PROVIDED MATERIAL Start Marker
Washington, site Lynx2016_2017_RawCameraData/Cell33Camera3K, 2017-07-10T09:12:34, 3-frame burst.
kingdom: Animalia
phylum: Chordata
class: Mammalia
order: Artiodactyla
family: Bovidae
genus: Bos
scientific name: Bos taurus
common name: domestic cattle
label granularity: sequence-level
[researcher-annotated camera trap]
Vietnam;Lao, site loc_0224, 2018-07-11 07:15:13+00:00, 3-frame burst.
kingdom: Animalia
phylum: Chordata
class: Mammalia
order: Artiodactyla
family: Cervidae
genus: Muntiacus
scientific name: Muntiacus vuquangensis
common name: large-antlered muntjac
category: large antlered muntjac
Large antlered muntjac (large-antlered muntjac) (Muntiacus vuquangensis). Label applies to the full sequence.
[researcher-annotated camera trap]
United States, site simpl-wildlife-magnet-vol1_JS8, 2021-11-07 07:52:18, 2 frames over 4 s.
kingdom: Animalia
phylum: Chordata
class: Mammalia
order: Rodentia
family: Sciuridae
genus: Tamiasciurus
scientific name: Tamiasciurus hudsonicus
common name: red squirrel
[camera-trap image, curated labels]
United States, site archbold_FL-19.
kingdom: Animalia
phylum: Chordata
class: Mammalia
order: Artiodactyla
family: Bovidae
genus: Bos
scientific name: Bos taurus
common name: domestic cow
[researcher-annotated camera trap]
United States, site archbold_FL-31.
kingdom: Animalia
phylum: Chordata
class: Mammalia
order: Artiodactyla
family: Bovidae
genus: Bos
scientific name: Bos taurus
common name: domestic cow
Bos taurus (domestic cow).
PROVIDED MATERIAL End Marker
DIRECTIONS FOR THIS TASK: Copy every line of the records above that holds the word "States".

OUTPUT FOR THIS EXERCISE:
United States, site simpl-wildlife-magnet-vol1_JS8, 2021-11-07 07:52:18, 2 frames over 4 s.
United States, site archbold_FL-19.
United States, site archbold_FL-31.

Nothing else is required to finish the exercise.